The phone rings, and I leave it to click onto the machine.

“So, how are the wedding preparations going?” says Michael, glancing around the room.

“Oh . . . fine!” I smile brightly at him. “Thanks.”

“I had a call from your wedding planner about the rehearsal dinner. She told me your parents won’t be able to make it.”

“No,” I say after a pause. “No, they won’t.”

“That’s too bad. What day are they flying over?”

“Erm . . .” I take a sip of coffee, avoiding his eye. “I’m not sure of the
exact
day . . .”

“Becky?” Mum’s voice resounds through the room on the machine, and I jump, spilling some coffee on the sofa. “Becky, love, I need to talk to you about the band. They say they can’t do ‘Dancing Queen’ because their bass player can only play four chords. So they’ve sent me a list of songs they
can
play—”

Oh fuck. I dive across the room and grab the receiver.

“Mum!” I say breathlessly. “Hi. Listen, I’m in the middle of something, can I call you back?”
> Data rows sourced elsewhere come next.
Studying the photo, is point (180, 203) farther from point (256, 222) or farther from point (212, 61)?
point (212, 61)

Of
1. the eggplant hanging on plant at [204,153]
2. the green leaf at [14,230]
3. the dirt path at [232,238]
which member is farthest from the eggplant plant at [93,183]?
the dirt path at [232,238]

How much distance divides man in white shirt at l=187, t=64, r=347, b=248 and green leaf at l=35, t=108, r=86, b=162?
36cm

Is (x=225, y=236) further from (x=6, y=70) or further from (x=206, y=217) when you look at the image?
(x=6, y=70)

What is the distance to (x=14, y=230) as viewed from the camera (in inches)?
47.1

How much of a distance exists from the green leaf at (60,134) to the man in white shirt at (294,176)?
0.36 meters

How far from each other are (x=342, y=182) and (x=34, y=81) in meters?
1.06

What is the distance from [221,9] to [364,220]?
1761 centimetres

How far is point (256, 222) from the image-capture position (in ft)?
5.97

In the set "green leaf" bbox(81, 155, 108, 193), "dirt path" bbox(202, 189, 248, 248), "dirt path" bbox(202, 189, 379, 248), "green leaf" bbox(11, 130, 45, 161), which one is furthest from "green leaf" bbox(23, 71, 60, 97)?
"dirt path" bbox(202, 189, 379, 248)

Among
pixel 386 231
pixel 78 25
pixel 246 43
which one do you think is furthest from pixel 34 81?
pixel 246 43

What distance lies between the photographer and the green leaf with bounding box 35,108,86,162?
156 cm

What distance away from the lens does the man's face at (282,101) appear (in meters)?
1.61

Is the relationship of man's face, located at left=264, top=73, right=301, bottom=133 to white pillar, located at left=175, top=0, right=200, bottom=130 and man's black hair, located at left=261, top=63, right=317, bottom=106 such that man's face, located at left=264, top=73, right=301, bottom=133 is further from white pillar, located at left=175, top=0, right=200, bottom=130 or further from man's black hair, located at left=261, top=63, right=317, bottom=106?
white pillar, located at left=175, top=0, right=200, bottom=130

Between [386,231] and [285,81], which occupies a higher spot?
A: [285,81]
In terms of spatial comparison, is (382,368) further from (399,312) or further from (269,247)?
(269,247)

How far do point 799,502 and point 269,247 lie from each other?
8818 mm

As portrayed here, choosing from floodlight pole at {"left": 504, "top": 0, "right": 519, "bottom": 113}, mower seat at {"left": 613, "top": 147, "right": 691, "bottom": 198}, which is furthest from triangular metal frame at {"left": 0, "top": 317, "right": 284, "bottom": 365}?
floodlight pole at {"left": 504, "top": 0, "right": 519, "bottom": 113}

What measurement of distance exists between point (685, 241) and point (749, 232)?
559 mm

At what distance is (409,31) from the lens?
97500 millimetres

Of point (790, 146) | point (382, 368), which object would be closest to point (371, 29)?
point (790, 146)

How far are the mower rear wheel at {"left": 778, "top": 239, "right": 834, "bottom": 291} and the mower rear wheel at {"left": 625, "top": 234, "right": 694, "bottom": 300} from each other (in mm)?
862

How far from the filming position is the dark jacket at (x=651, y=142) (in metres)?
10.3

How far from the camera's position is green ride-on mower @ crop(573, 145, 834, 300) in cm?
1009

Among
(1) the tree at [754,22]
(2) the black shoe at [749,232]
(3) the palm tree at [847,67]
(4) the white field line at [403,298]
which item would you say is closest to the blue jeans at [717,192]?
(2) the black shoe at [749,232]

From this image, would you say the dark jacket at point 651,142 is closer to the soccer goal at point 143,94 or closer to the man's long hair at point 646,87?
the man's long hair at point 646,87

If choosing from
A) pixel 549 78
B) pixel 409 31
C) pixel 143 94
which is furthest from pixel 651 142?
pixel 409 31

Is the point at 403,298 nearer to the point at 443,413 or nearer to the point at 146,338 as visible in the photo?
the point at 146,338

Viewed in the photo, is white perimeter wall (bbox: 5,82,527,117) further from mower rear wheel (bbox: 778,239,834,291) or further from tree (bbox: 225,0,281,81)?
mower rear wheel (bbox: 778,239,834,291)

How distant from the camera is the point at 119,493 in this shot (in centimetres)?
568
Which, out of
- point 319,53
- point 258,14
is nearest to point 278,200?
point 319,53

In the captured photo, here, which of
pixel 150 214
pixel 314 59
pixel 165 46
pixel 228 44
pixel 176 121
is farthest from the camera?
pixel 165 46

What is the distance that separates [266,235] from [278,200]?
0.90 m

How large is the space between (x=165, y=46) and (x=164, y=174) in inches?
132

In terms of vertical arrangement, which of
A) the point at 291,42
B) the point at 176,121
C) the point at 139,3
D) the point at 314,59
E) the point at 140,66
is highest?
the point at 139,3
“But, love, you need to approve the list of songs! I’ll send you a fax, shall I?”

“Yes. OK, do that.”

I thrust down the receiver and return to the sofa, trying to look composed.

“Your mom’s clearly gotten involved in the wedding preparations,” says Michael with a smile.

“Oh, er . . . yes. She has.”

The phone starts to ring again and I ignore it.

“You know, I always meant to ask. Didn’t she mind about you getting married in the States?”